In the last few years, Israel has been trying to unilaterally "disengage" from the

Palestinians. It began construction of a controversial security barrier to keep suicide bombers from entering Israel, and in 2005, shuttered its settlements in Gaza and withdrew its forces, leaving all of Gaza under the control of the Palestinian Authority. In the West Bank, different areas remain under Israeli, Palestinian, or joint control.

In 2006, Hamas, a radical fundamentalist group that calls for Israel's destruction, won a majority in the Palestinian parliament, leading the U.S. and other nations to cut off most aid to the Palestinians and refuse to deal with Hamas members of the government.
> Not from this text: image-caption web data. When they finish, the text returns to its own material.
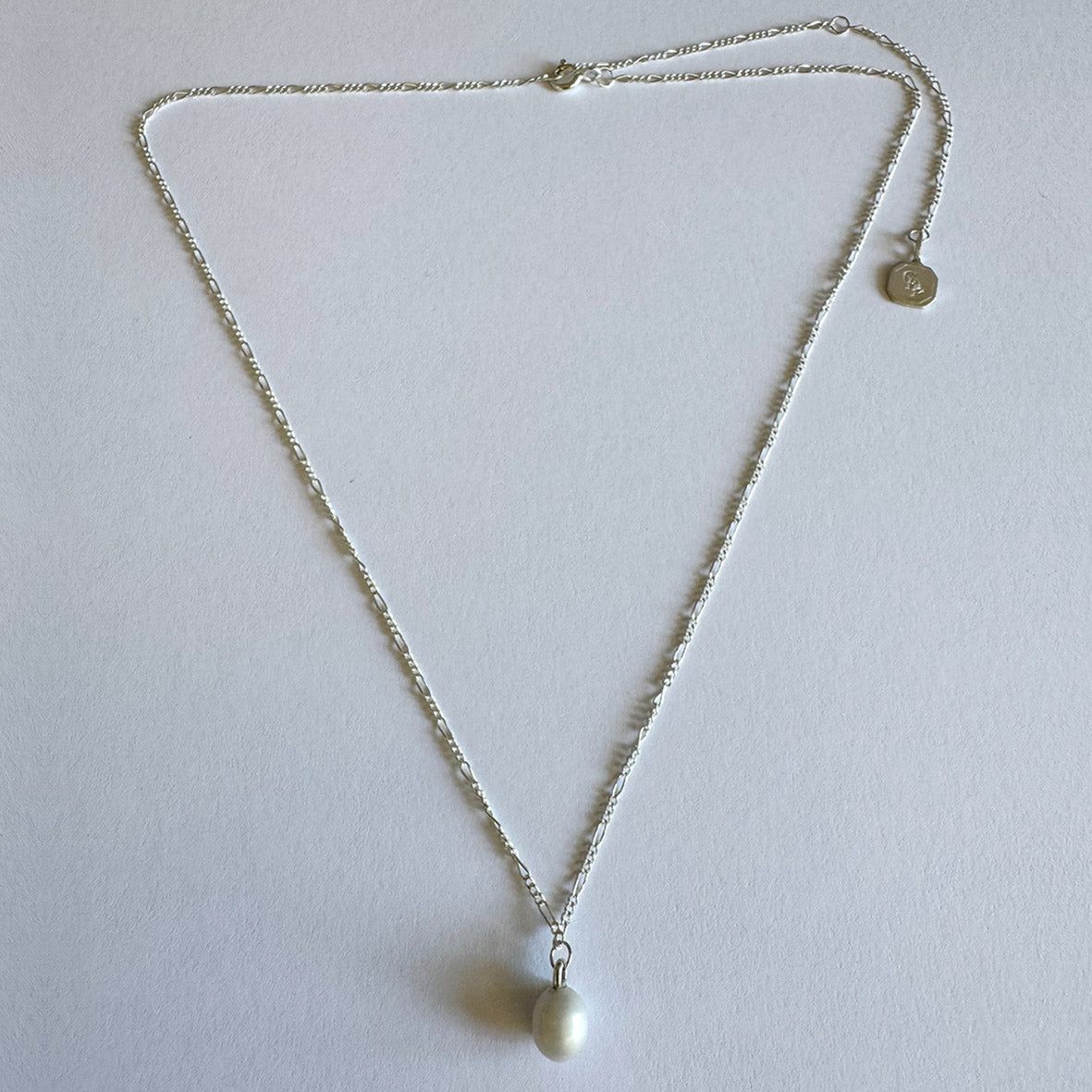 Rare Natural Scottish Pearl Pendant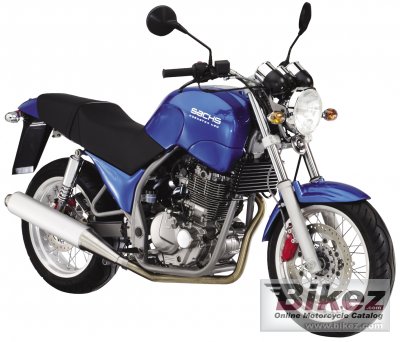 Sachs Roadster 650 2007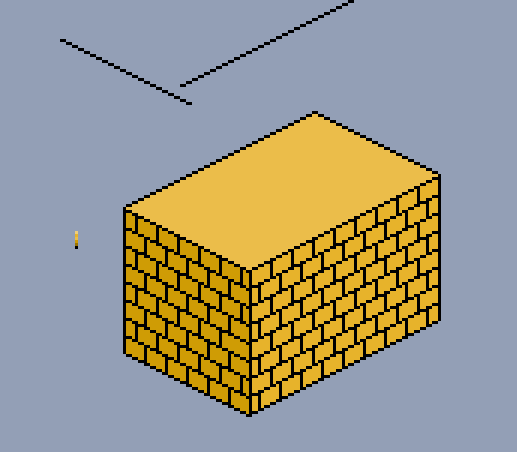 Мой первый пиксель арт в жизни Pixel art, учусь рисовать, длиннопост
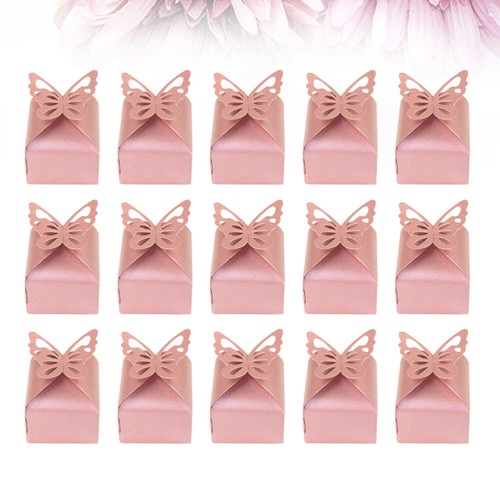 Pcs favor boxes - 50,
Most Middle East experts believe that Israel and the Palestinians will eventually reach agreement, but only when moderates on both sides have gained the upper hand over extremists.

Gelb predicts that a final settlement "will be close to the Camp David terms on almost all issues."

Until then, "it's important for the U.S. to keep the negotiating flame lit, and for the moderates on each side to keep connections and avoid despair.

"But conservatively," Gelb says, "it will be years before the two sides are in a position to make a final settlement."